Вдобавок ещё и гулять с Верочкой. Гулять и бояться, что та уловит что-то. Не узнает, нет – он принял меры, – но почувствует. И встанет между ними гулкая такая фанерная перегородочка, от которой никогда уже не избавиться, чем бы у них ни кончилось.
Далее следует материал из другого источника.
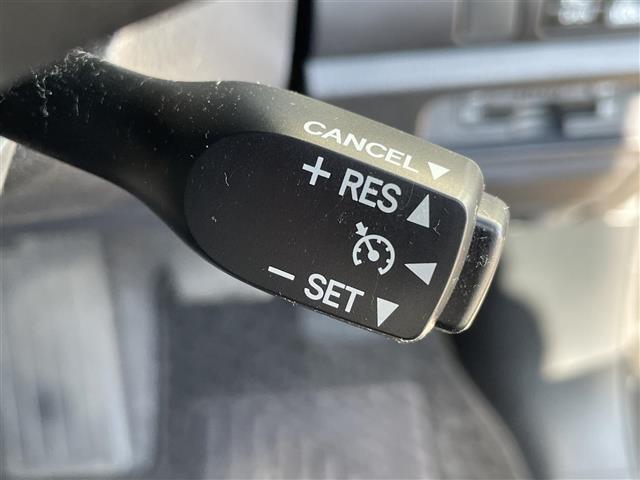 ヴォクシー ＺＳ　煌ＩＩ　純正ＳＤナビ（ＣＤ／ＤＶＤ／ＡＭ／ＦＭ／ＢＴ）　フルセグＴＶ　ＴＶキャンセラー　ステアリングスイッチ　クルーズコントロール　両側パワースライドドア　アイドリングストップ　車線逸脱警報（25枚目）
Даже увенчайся дело свадьбой, счастливой семейной жизнью – они всё равно натыкались бы на эту стенку. Но Верочка, впрочем, ничего не узнала и не уловила. Чуть больше полугода исполнилось их роману – и в Верочкино поле тяготения внесло бравого лейтенанта Сашу. Чёрные усы и южный говор. Сейчас уже, наверное, майор. А то и полковник. У них двое детей, квартира в Измайлово, дача в Шараповой Охоте… Когда Верочка упорхнула в лейтенантские объятия, Сергей даже почувствовал стыдливое облегчение. Кончилась глупая игра, и он остался хоть и раненым, но свободным. Так ему, во всяком случае, казалось.